PROVIDED TEXT
========
What is neutering?
A neuter procedure is also referred to as orchidectomy or castration. It is a surgical procedure in which the testicles are removed in order to sterilize or render infertile, a male animal.
Why should I have my rabbit neutered?
There are many health and behavioral benefits associated with neutering your rabbit:
• The obvious benefit is the elimination of unwanted pregnancy if there is the possibility of contact with an intact female rabbit. Although raising baby rabbits might seem like a wonderful family experience, finding homes for the babies may prove more challenging than one might anticipate. A single female can produce up to 14 baby rabbits with each litter, and she could have a litter every month - up to 168 rabbits per year!
• Neutering eliminates the risk of testicular cancers. Reproductive cancers are relatively common in rabbits, although more frequent in female rabbits.
• Neutered rabbits are much less likely to display undesirable hormone-induced behaviors such as mounting, urine spraying (or territorial marking), and aggression.
• Litter box habits are more stable in neutered rabbits.
========
EXERCISE DATA
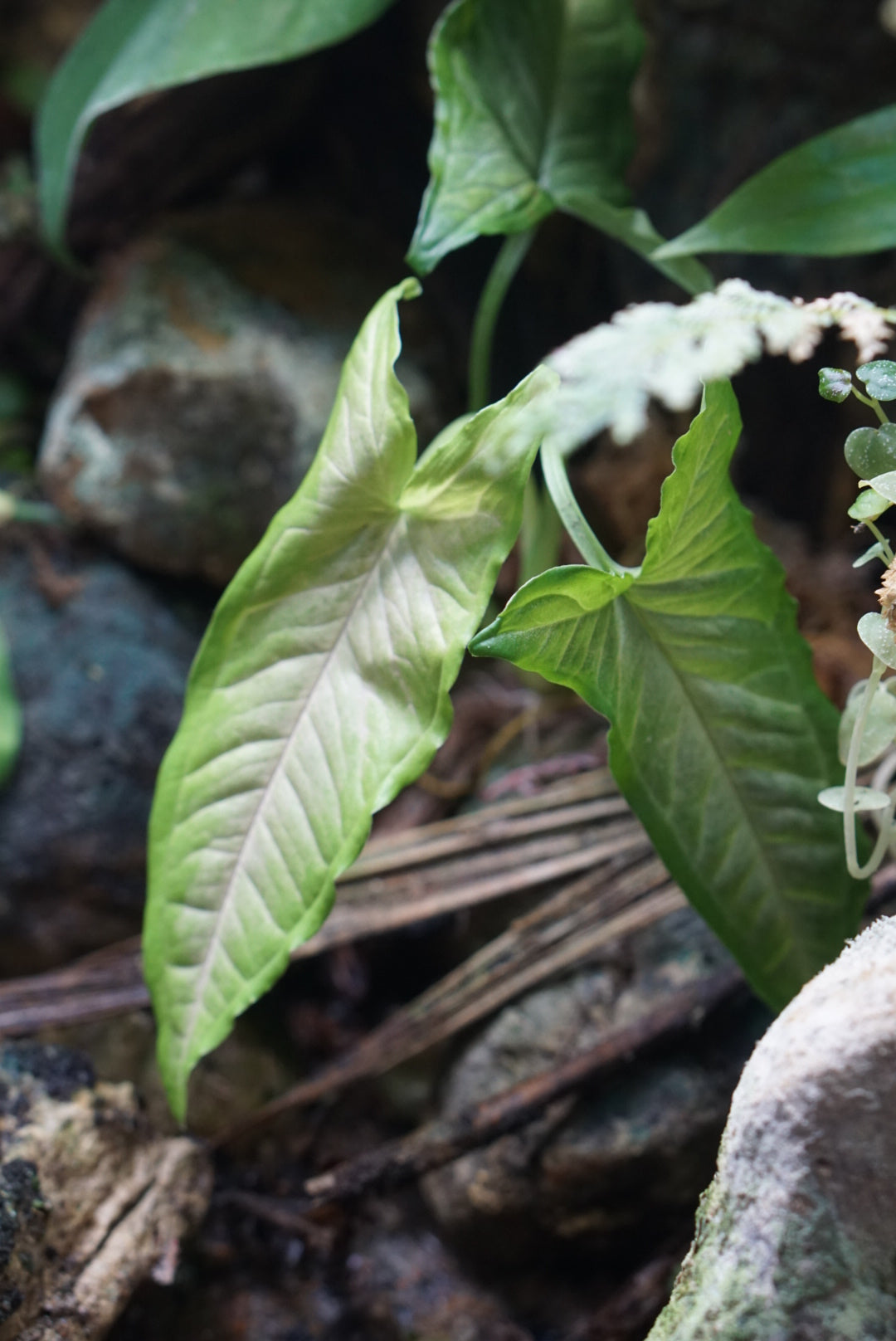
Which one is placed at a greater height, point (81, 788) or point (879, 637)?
point (879, 637)

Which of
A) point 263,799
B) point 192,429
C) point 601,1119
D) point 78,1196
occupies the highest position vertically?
point 192,429

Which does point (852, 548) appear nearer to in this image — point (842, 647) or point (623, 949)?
point (842, 647)

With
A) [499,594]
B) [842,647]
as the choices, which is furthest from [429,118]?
[842,647]

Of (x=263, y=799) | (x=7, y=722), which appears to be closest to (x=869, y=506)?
(x=263, y=799)

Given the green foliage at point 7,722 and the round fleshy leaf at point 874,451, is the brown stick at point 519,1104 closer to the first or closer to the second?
the round fleshy leaf at point 874,451

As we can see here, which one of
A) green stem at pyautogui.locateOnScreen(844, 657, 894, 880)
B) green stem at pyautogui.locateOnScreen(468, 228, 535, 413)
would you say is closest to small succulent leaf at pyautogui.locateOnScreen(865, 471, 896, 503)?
green stem at pyautogui.locateOnScreen(844, 657, 894, 880)

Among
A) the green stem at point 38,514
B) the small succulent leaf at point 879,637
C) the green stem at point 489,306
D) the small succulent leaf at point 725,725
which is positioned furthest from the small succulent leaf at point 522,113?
the green stem at point 38,514

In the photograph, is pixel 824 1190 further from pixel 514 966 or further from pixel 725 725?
pixel 514 966
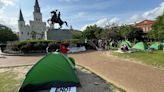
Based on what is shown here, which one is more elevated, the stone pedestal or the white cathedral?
the white cathedral

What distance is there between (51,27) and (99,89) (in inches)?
1097

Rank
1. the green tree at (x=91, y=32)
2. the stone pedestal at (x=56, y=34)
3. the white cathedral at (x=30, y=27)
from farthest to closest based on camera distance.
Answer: the white cathedral at (x=30, y=27) → the green tree at (x=91, y=32) → the stone pedestal at (x=56, y=34)

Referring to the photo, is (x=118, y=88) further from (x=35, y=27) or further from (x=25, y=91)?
(x=35, y=27)

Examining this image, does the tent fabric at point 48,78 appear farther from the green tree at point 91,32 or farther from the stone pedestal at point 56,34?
the green tree at point 91,32

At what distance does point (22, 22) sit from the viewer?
105m

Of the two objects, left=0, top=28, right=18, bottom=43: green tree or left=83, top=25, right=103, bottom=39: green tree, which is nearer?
left=83, top=25, right=103, bottom=39: green tree

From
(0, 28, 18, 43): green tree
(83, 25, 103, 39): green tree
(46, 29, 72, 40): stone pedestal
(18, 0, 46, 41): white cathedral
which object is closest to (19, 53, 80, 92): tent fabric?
(46, 29, 72, 40): stone pedestal

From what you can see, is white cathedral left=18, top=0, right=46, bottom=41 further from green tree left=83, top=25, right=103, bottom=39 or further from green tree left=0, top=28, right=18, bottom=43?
green tree left=83, top=25, right=103, bottom=39

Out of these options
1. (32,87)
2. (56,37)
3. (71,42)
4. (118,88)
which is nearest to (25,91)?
(32,87)

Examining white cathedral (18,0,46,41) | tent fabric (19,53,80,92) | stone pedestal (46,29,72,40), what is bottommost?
tent fabric (19,53,80,92)

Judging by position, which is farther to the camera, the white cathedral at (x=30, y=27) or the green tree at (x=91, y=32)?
the white cathedral at (x=30, y=27)

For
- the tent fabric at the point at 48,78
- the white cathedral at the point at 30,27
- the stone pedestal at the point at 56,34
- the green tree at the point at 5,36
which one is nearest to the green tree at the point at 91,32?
the green tree at the point at 5,36

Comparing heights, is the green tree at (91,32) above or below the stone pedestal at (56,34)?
above

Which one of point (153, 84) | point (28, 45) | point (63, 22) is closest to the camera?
point (153, 84)
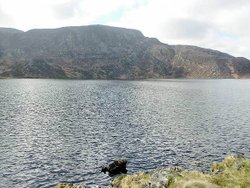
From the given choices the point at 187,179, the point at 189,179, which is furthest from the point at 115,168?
the point at 189,179

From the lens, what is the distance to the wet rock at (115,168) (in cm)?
4631

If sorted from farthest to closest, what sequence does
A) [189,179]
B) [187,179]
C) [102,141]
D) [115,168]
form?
1. [102,141]
2. [115,168]
3. [187,179]
4. [189,179]

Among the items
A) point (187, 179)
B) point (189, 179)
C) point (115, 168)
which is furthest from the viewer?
point (115, 168)

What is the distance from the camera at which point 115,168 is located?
46.5m

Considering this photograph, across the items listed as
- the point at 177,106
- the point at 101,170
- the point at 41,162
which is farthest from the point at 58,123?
the point at 177,106

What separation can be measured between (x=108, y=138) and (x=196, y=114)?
4114cm

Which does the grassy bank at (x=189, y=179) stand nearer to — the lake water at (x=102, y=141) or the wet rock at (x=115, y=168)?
the wet rock at (x=115, y=168)

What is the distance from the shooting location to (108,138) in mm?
67375

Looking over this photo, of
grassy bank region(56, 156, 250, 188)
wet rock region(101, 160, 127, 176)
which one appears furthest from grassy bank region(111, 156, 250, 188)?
wet rock region(101, 160, 127, 176)

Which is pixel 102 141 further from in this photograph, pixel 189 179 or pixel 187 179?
pixel 189 179

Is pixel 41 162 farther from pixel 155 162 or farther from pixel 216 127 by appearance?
pixel 216 127

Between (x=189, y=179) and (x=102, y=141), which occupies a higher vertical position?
(x=189, y=179)

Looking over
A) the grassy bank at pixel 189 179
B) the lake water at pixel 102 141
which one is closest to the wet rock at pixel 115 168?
the lake water at pixel 102 141

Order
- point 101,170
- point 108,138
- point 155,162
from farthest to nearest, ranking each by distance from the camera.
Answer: point 108,138 → point 155,162 → point 101,170
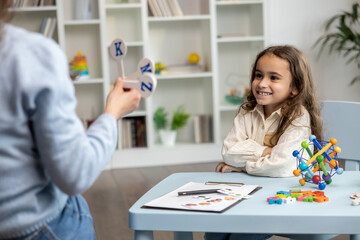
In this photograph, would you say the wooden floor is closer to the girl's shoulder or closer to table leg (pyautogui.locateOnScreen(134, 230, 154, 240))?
the girl's shoulder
========
YOUR TASKS
(1) How would you put this sentence from the rabbit neutering text into Spanish: "Neutering eliminates the risk of testicular cancers."?
(2) Could you pick up the rabbit neutering text after its final bullet point and keep it going?

ANSWERS TO THE EXERCISES
(1) La castración elimina el riesgo de cánceres testiculares.

(2)
• Your rabbit may be calmer and easier to handle, as he is not experiencing the stresses of sexual frustration.
When should I have my rabbit neutered?
Male rabbits can be neutered as early as four to six months of age. Many veterinarians recommend neutering at six to eight months of age to allow for proper bone growth.
What does a neuter surgery involve?
This surgical procedure is done under general anesthesia. You must NOT fast your rabbit the night prior to surgery, as is done with dogs and cats. Your rabbit will be given a physical examination prior to the surgical procedure. To ensure your rabbit is healthy enough to have surgery, your veterinarian may recommend some pre-surgical blood tests to help identify any pre-existing problems that may compromise your rabbit’s capability of tolerating anesthesia and the surgical procedure. The operation is performed through a small incision in the scrotum or just in front of the penis at the base of the scrotum (pre-scrotal surgical incision). The hair in this area will be shaved and surgically prepared prior to the surgery. The testicles are removed. The surgical incision will be closed with sutures in the skin. Most veterinarians place dissolvable sutures under the skin so the patient will not be able to chew the sutures out.
Most rabbits go home within 24 hours after surgery. A general rule for most veterinary practices is to keep the patient overnight and to ensure he is defecating on his own before going home. In some cases, additional pain medications and syringe feeding with Oxbow Critical Care® will be administered to help keep the digestive tract moving and functional.
What post-operative care will my rabbit need?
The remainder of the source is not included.